• Consigne:
Recopiez, s'il vous plaît, tout ce qui va de « Comment décoiffer le » jusqu'à « et des meilleurs. » dans la critique des Jaxon ci-dessous.

L’île aux panthères, La presqu’île empoisonnée

Les Jaxon, t. 2: La presqu’île empoisonnée
Guillaume Le Cornec
Editions du Rocher, 2017

Les Jaxon, t. 1: L’île aux panthères
Guillaume Le Cornec
Editions du Rocher, 2017

Comment décoiffer le club des cinq

Par Christine Moulin

La quatrième de couverture de l’opus 1 l’indique clairement: « Signant le renouveau du polar de clan, en version 2.0, L’île aux panthères jette cinq adolescents au destin singulier dans les sous-sols obscurs d’un monde contemporain dangereux et réaliste ». De fait, ce roman, tout comme le second, met en scène une bande de collégiens dotés de pouvoirs extraordinaires mais pas surnaturels (l’un est un hacker surdoué, l’autre est hypermnésique, etc.). Et elle les plonge dans des complots qui leur font affronter la mafia calabraise, les Triades chinoises, des trafiquants en tout genre, des  spéculateurs immobiliers, j’en passe et des meilleurs.

Une suite d'enregistrements
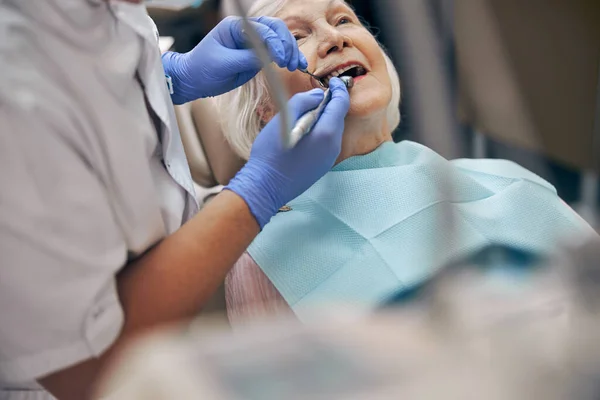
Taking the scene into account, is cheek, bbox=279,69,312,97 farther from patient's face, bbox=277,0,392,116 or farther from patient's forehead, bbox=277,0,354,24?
patient's forehead, bbox=277,0,354,24

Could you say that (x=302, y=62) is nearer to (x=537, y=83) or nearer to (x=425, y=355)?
(x=537, y=83)

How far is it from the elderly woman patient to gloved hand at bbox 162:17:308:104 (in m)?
0.07

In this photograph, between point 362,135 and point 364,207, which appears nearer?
point 364,207

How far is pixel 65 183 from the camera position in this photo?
24.2 inches

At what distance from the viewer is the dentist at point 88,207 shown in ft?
1.95

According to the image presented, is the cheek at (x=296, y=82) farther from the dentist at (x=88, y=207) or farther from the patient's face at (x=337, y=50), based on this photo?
the dentist at (x=88, y=207)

• Bonne réponse:
Comment décoiffer le club des cinq

Par Christine Moulin

La quatrième de couverture de l’opus 1 l’indique clairement: « Signant le renouveau du polar de clan, en version 2.0, L’île aux panthères jette cinq adolescents au destin singulier dans les sous-sols obscurs d’un monde contemporain dangereux et réaliste ». De fait, ce roman, tout comme le second, met en scène une bande de collégiens dotés de pouvoirs extraordinaires mais pas surnaturels (l’un est un hacker surdoué, l’autre est hypermnésique, etc.). Et elle les plonge dans des complots qui leur font affronter la mafia calabraise, les Triades chinoises, des trafiquants en tout genre, des  spéculateurs immobiliers, j’en passe et des meilleurs.